Baghdad, la guerra e le mille e una notte

Benjamin-Constant-Arabian_Nights

Il 17 gennaio 1991 una forza multinazionale guidata dagli Stati Uniti d’America attaccò militarmente lo stato dell’Iraq, guidato dal dittatore Saddam Hussein. La causa scatenante del conflitto fu l’invasione nell’agosto del 1990 da parte degli iracheni del confinante stato del Kuwait per sfruttare i ricchi giacimenti di petrolio. Lo scontro armato durò poco più di un mese: le forze in campo dispiegate dai due schieramenti videro la vittoria degli americani e dei loro alleati; gli iracheni si ritirarono dal Kuwait incendiando i pozzi di petrolio. La “prima guerra del golfo” fu anche il primo conflitto ad essere trasmesso in mondovisione: come non ricordare le immagini delle notti di Baghdad illuminate a giorno dai missili americani e iracheni. Da quel 17 gennaio 1991, le notti di Baghdad non furono più le stesse. Una seconda guerra, durata dal 2003 fino al 2011, travolse l’intero regime iracheno causando la caduta e morte del suo dittatore. Oggi in Iraq e a Baghdad regna il caos: le guerre passate e le lotte interne attuali hanno cancellato ogni traccia di uno dei paesi più antichi e storici del medio oriente, non rimane più nulla tranne il suo cielo, perfetto e immutato nel tempo, ispirazione dei più grandi scrittori orientali, dei “mille e una notte”.

Tra tutti i racconti su Baghdad dei “mille e una notte” riporto questo:

Storia di Ali Cogia mercante di Bagdàd

A Bagdàd abitava un mercante di nome Ali Cogia, che viveva solo e in condizioni decorose.

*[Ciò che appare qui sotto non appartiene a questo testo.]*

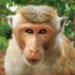 Bilder zur Sendung: Im Reich der Affen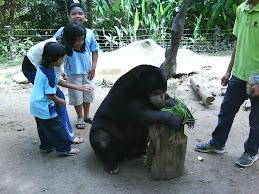 kuala gandah sanctuary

Quest’uomo sognò per tre notti consecutive un vecchio che lo esortava ad andare in pellegrinaggio alla Mecca. Per scrupolo di coscienza, Ali Cogia decise di vendere tutti i suoi averi e di partire in pellegrinaggio. Temendo di restare senza denaro, nascose mille monete d’oro in un vaso, che ricoprì fino all’orlo di olive. Consegnò questo vaso ad un suo amico mercante che gli assicurò che lo avrebbe custodito e glielo fece chiudere nel proprio magazzino. Ali Cogia fece ottimi affari alla Mecca e decise di continuare il suo viaggio come turista, prima al Cairo, poi a Gerusalemme, Damasco e, infine, in India. Passarono così sette anni e l’amico se ne dimenticò, finché un giorno la moglie manifestò il desiderio di mangiare delle olive. Il mercante volle aprire il vaso e si stupì di trovare le monete d’oro sul fondo. Per riempire il vaso, aggiunse delle olive fresche a quelle vecchie di sette anni. Ben presto Ali Cogia tornò e fece visita all’amico. Chiese di poter recuperare il suo vaso, ma si accorse che le monete d’oro erano sparite. Credendo nella buona fede dell’amico, lo esortò ad ammettere di averle prese in prestito, ma il mercante finse di non averle toccate e mise in dubbio l’esistenza del tesoro. Ali Cogia, affranto, citò l’amico in giudizio, ma in tribunale, non esistendo prove a favore di ciò che diceva, il cadì riconobbe il mercante innocente. Questo processo suscitò grande scalpore in città e il califfo Harùn ar-Rashìd, durante una delle sue sortite notturne sotto travestimento, vide dei ragazzini che impersonavano i protagonisti della disputa: uno di loro, che fingeva di essere il cadì, riconobbe con una serie di prove inconfutabili la colpevolezza del mercante. Il califfo si ricordò del fatto, poiché Ali Cogia gli aveva inviato una supplica per ottenere il suo intervento. L’indomani Harùn ar-Rashìd fece convocare il ragazzino, il mercante, Ali Cogia, il cadì e due mercanti di olive, i quali giudicarono che l’amico aveva sostituito il tesoro con olive fresche e lo obbligarono a confessare. Dopo aver restituito il maltolto, il mercante venne impiccato e il califfo ringraziò il ragazzo per essere stato più giudizioso e intelligente del cadì e gli fece dono di cento monete d’oro.